Safe winter driving starts before you even get into your car, and that doesn't just mean clearing ice and snow out of sightlines. This involves a bit of mental prep as well.
With snow and ice covering much of the country, it’s time to take another look at some safe driving techniques that will help you negotiate hazardous roads and arrive at your destination safely.
According to AAA, safe winter driving starts before you even get into your car. Start by clearing all snow and ice from the vehicle. Not only do you want to have sightlines that are uncluttered by leftover ice or snow, but you’ll get a ticket in many states if your car sheds snow while cruising down the highway.

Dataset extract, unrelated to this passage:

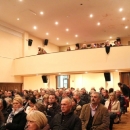 Godišnji susret članova Župnih pastoralnih vijeća 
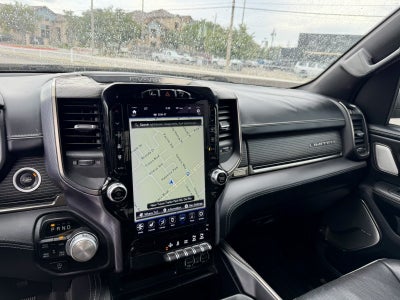2020 RAM 1500 Limited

It also helps if you’re mentally prepared for the trip. Be aware that traffic is going to move more slowly and that your trip time is likely to be longer, sometimes a lot longer. Leaving more time to make the trip is essential. You should also plan your route so that you avoid side roads, which aren’t as likely to be cleared, as much as possible. Be alert for black ice, probably the most dangerous driving condition you’ll face. Don’t use cruise control on slick roads; it can misread a skid and rev up your engine when you want to slow down.
Make sure you have a survival kit in your car in case you do get stranded. Include basic items like a flashlight, flares, and a cell phone. Common sense can also help. Before getting on the road, ask yourself whether your trip is really necessary. And if government officials are advising motorists to stay off the roads, stay off the roads, unless you are faced with an absolute emergency.